It’s a flea market, except they’re not selling knitted goods or their mother’s literary collection. More than one gang tattoo is visible. More than one gun is resting on the hip of each patron. There are hundreds, perhaps thousands of people milling about, inspecting tables and racks of items I can’t even begin to describe. I see guns, computers, even synthetics all haggled for between patrons and proprioters.
“What is this place?”
“Haven.” Sure. She says it like that explains everything. I want to slap her. But I don’t want to get slapped back. Somehow I can imagine in a place like this, there is a constant threat of violence. However, it seems peaceable enough. The threat of every man and woman carrying enough fire power to level a police station probably forces a temporary truce.

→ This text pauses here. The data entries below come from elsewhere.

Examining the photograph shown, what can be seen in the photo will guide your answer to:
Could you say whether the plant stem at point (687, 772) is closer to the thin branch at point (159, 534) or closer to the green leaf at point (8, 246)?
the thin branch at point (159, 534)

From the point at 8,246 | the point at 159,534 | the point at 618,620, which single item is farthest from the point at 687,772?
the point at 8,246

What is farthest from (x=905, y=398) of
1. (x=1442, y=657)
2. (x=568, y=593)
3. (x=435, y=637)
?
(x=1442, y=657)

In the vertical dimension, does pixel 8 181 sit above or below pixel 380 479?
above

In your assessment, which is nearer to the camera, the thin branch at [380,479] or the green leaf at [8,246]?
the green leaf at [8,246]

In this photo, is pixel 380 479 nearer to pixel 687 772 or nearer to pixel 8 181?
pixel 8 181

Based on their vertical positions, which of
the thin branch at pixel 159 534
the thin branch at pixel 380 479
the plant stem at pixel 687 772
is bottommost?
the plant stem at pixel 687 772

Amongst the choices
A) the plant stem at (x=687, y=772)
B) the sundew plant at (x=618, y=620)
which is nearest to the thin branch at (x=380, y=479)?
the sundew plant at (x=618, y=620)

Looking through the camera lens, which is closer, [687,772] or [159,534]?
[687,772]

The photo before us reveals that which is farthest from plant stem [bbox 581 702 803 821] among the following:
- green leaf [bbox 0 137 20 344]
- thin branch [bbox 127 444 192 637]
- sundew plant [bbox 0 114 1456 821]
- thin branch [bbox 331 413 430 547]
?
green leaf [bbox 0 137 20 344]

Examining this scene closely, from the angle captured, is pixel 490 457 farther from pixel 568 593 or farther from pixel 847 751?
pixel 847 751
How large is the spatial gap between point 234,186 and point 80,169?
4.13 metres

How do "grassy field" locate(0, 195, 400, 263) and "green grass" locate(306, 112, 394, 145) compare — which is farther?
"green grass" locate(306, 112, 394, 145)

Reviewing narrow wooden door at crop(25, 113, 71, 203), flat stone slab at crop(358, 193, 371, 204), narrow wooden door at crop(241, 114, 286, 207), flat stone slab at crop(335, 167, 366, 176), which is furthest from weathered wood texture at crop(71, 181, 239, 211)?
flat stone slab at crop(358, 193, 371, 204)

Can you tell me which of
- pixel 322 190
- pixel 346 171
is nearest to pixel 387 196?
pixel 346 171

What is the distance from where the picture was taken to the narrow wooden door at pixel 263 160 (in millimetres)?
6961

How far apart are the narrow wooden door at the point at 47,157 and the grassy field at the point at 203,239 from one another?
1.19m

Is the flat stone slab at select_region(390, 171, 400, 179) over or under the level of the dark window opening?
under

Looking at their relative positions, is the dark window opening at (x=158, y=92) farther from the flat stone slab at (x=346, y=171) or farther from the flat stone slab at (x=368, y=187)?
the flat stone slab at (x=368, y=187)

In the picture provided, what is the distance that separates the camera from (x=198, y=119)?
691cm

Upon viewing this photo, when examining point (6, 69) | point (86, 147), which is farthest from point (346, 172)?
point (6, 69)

There are hackers. They wear glasses that cover one eye, allowing them to see their work as they type away on invisible keyboards. I have to wonder if the man who showed up in my Phantasm simulation was somewhere down here? Had he interrupted my feed to have himself a little pervy moment?
A rocket launcher. Cute. I wonder if I have enough change in my pocket to buy one of those. Oh, maybe I’ll buy myself a new face. I’m pretty sure I saw a man having an arm replaced. What was the going rate? Did Watchers come with unlimited funds?
Ultimately she took me to a man nestled in a side room. He wore high end glasses. By the time I caught up, she was laughing. Up to this point, I thought she had her personality erased. Perhaps in her underworld element, she felt more at ease.
“Harddrive, yes, please.”
How did she…I’m going to stop asking questions. Apparently she knows everything about me and I’m just a pawn in this. I still haven’t figured out why she’s helping me, or why she scanned me for trackers placed by the Valentine. Was she going rogue? Did free agents truly exist in this day and age?
“It’s geolocked. I can’t access the information before they trace it. It needs…” I realize he’s not amused with my statement. Obviously I’ve insulted some sort of mega hacker. Along the side of his face there is a tattoo, no, more of an old school brand. A giant number “5” covers from his ear down to his neck.
“He’s one of the 5.”
“You say stuff like that it makes sense.”
“He’s the best.”
He grabs my hard drive plugging it in, it comes to life. At any moment, we’ll be swarmed by police. He makes weird grunts and smiles at whatever he’s seeing in his glasses.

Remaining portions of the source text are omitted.